Records shown:
⁂

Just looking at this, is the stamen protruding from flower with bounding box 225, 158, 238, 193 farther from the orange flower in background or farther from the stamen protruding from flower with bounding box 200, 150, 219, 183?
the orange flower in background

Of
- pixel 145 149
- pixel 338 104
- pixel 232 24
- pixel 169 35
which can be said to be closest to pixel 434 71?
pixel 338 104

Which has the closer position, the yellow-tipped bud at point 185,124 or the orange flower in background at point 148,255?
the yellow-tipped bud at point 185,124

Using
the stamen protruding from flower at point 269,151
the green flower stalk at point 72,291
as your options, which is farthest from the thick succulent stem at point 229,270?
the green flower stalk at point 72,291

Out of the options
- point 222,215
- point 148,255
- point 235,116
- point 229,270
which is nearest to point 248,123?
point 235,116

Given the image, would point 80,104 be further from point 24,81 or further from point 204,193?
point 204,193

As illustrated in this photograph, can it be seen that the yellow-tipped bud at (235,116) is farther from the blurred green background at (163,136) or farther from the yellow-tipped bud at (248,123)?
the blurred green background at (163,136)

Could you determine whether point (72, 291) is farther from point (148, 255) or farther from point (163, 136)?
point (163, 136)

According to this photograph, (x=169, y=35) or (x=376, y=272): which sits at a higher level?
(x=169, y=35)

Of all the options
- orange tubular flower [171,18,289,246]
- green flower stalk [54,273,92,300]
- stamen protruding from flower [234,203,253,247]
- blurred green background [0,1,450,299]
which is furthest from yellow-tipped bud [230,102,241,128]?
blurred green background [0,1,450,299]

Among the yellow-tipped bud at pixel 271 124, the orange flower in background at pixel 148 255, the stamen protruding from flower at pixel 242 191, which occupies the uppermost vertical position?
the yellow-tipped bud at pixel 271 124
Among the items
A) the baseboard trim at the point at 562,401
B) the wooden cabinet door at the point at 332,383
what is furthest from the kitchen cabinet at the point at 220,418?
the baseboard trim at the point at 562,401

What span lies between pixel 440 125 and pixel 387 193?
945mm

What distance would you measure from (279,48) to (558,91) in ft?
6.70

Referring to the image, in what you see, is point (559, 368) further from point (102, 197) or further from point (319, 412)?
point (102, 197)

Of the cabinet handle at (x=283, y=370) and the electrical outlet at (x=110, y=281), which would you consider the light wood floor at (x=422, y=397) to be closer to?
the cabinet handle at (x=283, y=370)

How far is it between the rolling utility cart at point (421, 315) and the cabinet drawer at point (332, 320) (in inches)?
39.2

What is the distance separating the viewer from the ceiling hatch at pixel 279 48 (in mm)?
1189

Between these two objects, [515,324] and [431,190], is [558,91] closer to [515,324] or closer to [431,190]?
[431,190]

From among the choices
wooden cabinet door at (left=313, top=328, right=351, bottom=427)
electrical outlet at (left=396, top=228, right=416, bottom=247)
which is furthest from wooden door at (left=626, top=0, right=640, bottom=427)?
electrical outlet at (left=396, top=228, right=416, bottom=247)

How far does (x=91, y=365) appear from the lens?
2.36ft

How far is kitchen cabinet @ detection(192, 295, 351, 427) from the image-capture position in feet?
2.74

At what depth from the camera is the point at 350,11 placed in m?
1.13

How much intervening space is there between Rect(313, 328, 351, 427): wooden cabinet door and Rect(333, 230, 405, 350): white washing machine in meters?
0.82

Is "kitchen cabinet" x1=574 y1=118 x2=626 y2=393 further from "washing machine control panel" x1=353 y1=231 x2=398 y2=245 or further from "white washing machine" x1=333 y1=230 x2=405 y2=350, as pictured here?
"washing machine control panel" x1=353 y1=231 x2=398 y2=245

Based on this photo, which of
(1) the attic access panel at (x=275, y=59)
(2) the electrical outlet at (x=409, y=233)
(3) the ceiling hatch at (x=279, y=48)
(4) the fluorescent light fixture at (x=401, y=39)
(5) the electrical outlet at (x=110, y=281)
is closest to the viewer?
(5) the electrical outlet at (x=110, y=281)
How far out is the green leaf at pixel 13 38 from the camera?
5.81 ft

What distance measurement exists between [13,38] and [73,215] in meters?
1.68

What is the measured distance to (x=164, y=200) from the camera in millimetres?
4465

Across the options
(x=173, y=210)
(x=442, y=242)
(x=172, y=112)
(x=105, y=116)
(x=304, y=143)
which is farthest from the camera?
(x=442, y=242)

⁂

Task objective:
Take the lines above and print them exactly.

Solution to this problem:
Just looking at this, is the stamen protruding from flower with bounding box 225, 158, 238, 193 farther from the orange flower in background or farther from the stamen protruding from flower with bounding box 200, 150, 219, 183?
the orange flower in background

Of
- pixel 145 149
- pixel 338 104
- pixel 232 24
- pixel 169 35
which can be said to be closest to pixel 434 71?
pixel 338 104

Which has the closer position, the yellow-tipped bud at point 185,124 or the orange flower in background at point 148,255?
the yellow-tipped bud at point 185,124

Using
the stamen protruding from flower at point 269,151
the green flower stalk at point 72,291
as your options, which is farthest from the thick succulent stem at point 229,270?
the green flower stalk at point 72,291

Out of the options
- point 222,215
- point 148,255
- point 235,116
- point 229,270
which is nearest to point 248,123?
point 235,116

Given the image, would point 80,104 be further from point 24,81 or further from point 204,193?
point 204,193

As illustrated in this photograph, can it be seen that the yellow-tipped bud at (235,116) is farther from the blurred green background at (163,136) or farther from the yellow-tipped bud at (248,123)?
the blurred green background at (163,136)

Could you determine whether point (72, 291) is farther from point (148, 255) or farther from point (163, 136)?
point (163, 136)

According to this photograph, (x=169, y=35) or (x=376, y=272): which sits at a higher level?
(x=169, y=35)

Of all the options
- orange tubular flower [171,18,289,246]
- green flower stalk [54,273,92,300]
- stamen protruding from flower [234,203,253,247]
- blurred green background [0,1,450,299]
which is furthest from yellow-tipped bud [230,102,241,128]?
blurred green background [0,1,450,299]

Among the yellow-tipped bud at pixel 271 124, the orange flower in background at pixel 148 255, the stamen protruding from flower at pixel 242 191, which occupies the uppermost vertical position?
the yellow-tipped bud at pixel 271 124
Among the items
A) the baseboard trim at the point at 562,401
B) the wooden cabinet door at the point at 332,383
what is furthest from the kitchen cabinet at the point at 220,418?
the baseboard trim at the point at 562,401

What span lies between pixel 440 125 and pixel 387 193?
945mm

What distance would you measure from (279,48) to (558,91) in ft?
6.70

Referring to the image, in what you see, is point (559, 368) further from point (102, 197) or further from point (319, 412)?
point (102, 197)

Of the cabinet handle at (x=283, y=370) and the electrical outlet at (x=110, y=281), which would you consider the light wood floor at (x=422, y=397) to be closer to?
the cabinet handle at (x=283, y=370)

How far is it between the rolling utility cart at point (421, 315) and the cabinet drawer at point (332, 320) (in inches)?
39.2

What is the distance separating the viewer from the ceiling hatch at pixel 279 48 (in mm)?
1189

Between these two objects, [515,324] and [431,190], is [558,91] closer to [515,324] or closer to [431,190]?
[431,190]

From among the choices
wooden cabinet door at (left=313, top=328, right=351, bottom=427)
electrical outlet at (left=396, top=228, right=416, bottom=247)
which is furthest from wooden door at (left=626, top=0, right=640, bottom=427)?
electrical outlet at (left=396, top=228, right=416, bottom=247)

How far does (x=91, y=365) appear from the lens?
2.36ft

How far is kitchen cabinet @ detection(192, 295, 351, 427) from the image-capture position in feet?
2.74

At what depth from the camera is the point at 350,11 placed in m?
1.13

How much intervening space is there between Rect(313, 328, 351, 427): wooden cabinet door and Rect(333, 230, 405, 350): white washing machine in meters?
0.82

Is "kitchen cabinet" x1=574 y1=118 x2=626 y2=393 further from "washing machine control panel" x1=353 y1=231 x2=398 y2=245 or further from "white washing machine" x1=333 y1=230 x2=405 y2=350, as pictured here?
"washing machine control panel" x1=353 y1=231 x2=398 y2=245

Based on this photo, which of
(1) the attic access panel at (x=275, y=59)
(2) the electrical outlet at (x=409, y=233)
(3) the ceiling hatch at (x=279, y=48)
(4) the fluorescent light fixture at (x=401, y=39)
(5) the electrical outlet at (x=110, y=281)
is closest to the viewer?
(5) the electrical outlet at (x=110, y=281)
How far out is the green leaf at pixel 13 38 from the camera?
5.81 ft

What distance measurement exists between [13,38] and [73,215] in meters?
1.68

What is the measured distance to (x=164, y=200) from the camera in millimetres?
4465

Across the options
(x=173, y=210)
(x=442, y=242)
(x=172, y=112)
(x=105, y=116)
(x=304, y=143)
which is farthest from the camera?
(x=442, y=242)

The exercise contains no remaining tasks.